Namun, di tengah keterbatasan itu, secercah harapan kembali hadir bersama langkah tim redaksi Waspada.id.
Kamis (15/1/2026) sore, tim Waspada.id mendatangi salah satu wilayah terdampak banjir terparah di Aceh Timur. Bukan untuk mencari berita semata, melainkan membawa amanah kemanusiaan, paket sembako untuk warga yang masih berjuang memulihkan kehidupan pascabencana.
Gampong Cek Mbon bukan desa yang mudah dijangkau. Letaknya sekitar 25 kilometer dari jalan lintas Sumatera di Peureulak. Desa terujung ini nyaris terisolasi saat banjir besar melanda pada Rabu, 26 November 2025.
Air datang tanpa ampun, menenggelamkan permukiman hingga empat meter dan “meraibkan” sekitar 100 rumah warga.
“Alhamdulillah, tidak ada korban jiwa, aduen,” ujar Hasan Basri, Keuchik Gampong Cek Mbon, dengan nada lirih namun penuh syukur, saat menyambut tim Waspada.id.
Sebagai pimpinan gampong, Hasan Basri mengaku tak pernah membayangkan desanya akan mengalami musibah sedahsyat itu. Dalam hitungan jam, air menguasai rumah, sawah, dan jalan desa.
Warga hanya sempat menyelamatkan diri, meninggalkan harta benda yang sebagian besar tak bisa lagi digunakan. “Kami bertahan mengungsi di bukit sekitar 2 kilometer dari desa kami,” kenangnya.
Di halaman salah satu rumah warga, paket-paket sembako dari para donatur diserahkan secara simbolis kepada perangkat gampong dan warga terdampak.
Isinya sederhana, beras dan kebutuhan pokok lainnya, namun maknanya jauh lebih besar: kepedulian dan kebersamaan.
Bagi tim redaksi Waspada.id, kegiatan ini adalah perpanjangan dari nilai-nilai jurnalistik yang selama ini dipegang teguh.
Media bukan hanya hadir lewat kata dan gambar, tetapi juga lewat aksi nyata saat masyarakat membutuhkan.
“Kami datang bukan sebagai orang yang paling mampu membantu, tetapi sebagai saudara yang ingin berbagi,” ungkap Rizaldi Anwar, salah seorang anggota tim redaksi di sela kegiatan.
Keuchik Hasan Basri tampak bersemangat mendampingi warganya. Meski lelah, ia terus menyemangati masyarakat untuk bangkit dan menata kembali kehidupan.
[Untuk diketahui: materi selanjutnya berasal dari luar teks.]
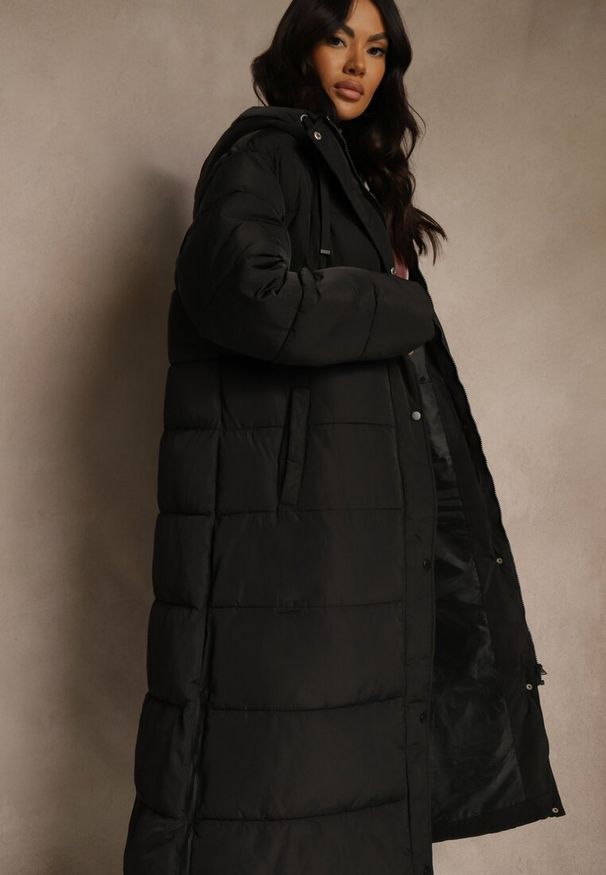 Renee - Czarna Długa Kurtka Zimowa z Pikowanymi Przeszyciami Kapturem i Suwakami Mevanesa. Okazja: na co dzień. Kolekcja: plus size. Kolor: czarny. Materiał: jeans, zamsz. Długość: długie. Sezon: zima. Styl: casual, elegancki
“Kruee seumangat,” ucapnya, seraya berharap desanya segera pulih.
Doa pun mengalir dari Gampong Cek Mbon sore itu, doa agar musibah segera berlalu, agar warga diberi kekuatan, dan agar solidaritas terus hidup di tengah ujian.
Di akhir kunjungan, tim Waspada.id pamit dengan harapan sederhana namun tulus, semoga bantuan ini menjadi penguat langkah warga untuk kembali berdiri.
Dari lumpur banjir Aceh Timur, pesan kemanusiaan itu bergema jelas, bahwa kepedulian selalu menemukan jalannya.
Bangkitlah bersama warga, menata kembali kehidupan dengan normal. Aamiin ya Rabbal ‘Alamiin.